Kenyan banks are urging the Central Bank of Kenya (CBK) to keep its main interest rate unchanged as the financial sector completes a major shift in how loans are priced. Through the Kenya Bankers Association (KBA), banks want the Central Bank Rate (CBR) to remain at 9 per cent ahead of the Monetary Policy Committee meeting, saying the focus should now be on allowing recent rate cuts to work through the system rather than making another adjustment.
The request comes as banks and borrowers prepare to finish moving Kenya shilling variable-rate loans to the new risk-based pricing model by the end of February 2026. Holding the rate steady, the banks argue, would reduce confusion and give lenders time to clearly adjust loan terms.
In December, the CBK cut the policy rate by 25 basis points to 9 per cent, following earlier reductions.
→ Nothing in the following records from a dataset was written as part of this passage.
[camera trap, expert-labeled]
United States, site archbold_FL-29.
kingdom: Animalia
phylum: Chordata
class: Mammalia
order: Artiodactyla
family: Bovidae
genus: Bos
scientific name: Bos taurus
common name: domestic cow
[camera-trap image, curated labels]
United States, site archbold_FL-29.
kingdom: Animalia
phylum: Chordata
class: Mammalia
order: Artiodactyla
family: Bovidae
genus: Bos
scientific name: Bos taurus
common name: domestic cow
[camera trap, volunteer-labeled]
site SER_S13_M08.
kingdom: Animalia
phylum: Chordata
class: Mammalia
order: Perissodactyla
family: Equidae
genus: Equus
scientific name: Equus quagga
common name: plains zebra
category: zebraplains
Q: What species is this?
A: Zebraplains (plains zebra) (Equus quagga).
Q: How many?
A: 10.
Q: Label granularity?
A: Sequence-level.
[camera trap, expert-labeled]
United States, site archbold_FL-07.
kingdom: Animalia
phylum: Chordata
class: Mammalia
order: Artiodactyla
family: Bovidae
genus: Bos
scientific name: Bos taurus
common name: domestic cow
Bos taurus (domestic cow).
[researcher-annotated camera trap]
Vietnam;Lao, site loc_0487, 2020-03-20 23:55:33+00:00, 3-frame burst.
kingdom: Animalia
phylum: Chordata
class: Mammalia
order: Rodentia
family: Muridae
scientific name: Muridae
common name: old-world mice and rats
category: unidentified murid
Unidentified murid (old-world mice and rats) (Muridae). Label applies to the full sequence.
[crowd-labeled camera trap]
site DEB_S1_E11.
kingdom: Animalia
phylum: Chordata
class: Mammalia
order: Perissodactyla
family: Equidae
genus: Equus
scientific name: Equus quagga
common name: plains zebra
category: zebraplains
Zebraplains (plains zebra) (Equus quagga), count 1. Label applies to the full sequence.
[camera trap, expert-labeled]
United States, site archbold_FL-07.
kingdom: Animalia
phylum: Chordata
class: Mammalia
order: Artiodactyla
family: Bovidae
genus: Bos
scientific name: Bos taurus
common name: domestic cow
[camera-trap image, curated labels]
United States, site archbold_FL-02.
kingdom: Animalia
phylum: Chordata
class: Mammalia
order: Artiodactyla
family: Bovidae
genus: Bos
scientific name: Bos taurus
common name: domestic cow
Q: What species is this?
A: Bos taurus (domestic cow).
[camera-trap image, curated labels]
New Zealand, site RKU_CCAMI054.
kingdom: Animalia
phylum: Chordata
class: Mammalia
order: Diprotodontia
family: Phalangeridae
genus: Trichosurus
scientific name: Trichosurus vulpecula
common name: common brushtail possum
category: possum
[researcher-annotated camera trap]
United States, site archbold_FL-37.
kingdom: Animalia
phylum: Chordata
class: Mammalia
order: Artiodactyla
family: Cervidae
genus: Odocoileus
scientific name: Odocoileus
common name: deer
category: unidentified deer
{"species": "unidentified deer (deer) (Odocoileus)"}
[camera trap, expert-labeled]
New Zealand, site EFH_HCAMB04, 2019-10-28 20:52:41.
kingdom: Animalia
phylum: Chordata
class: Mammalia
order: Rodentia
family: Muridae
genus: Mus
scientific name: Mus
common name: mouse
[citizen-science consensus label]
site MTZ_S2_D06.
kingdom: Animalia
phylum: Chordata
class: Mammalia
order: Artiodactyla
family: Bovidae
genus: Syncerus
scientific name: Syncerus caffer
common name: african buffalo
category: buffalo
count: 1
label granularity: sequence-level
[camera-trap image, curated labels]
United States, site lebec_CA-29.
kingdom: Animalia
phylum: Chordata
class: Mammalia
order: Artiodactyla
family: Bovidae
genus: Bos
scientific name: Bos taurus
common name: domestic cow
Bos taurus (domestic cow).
The central bank pointed to lower inflation, a stable shilling and early signs of stronger private-sector lending.
Banks say a pause would make it easier to see whether these cuts are actually lowering borrowing costs for households and businesses. Instead of watching the headline rate, attention is shifting to how fast banks change loan prices, how clear the new terms are, and whether credit starts flowing to businesses and productive sectors.
If the CBK keeps the rate at 9 per cent, borrowers are expected to closely check their revised loan terms in February, when most repricing under the new system is set to take effect.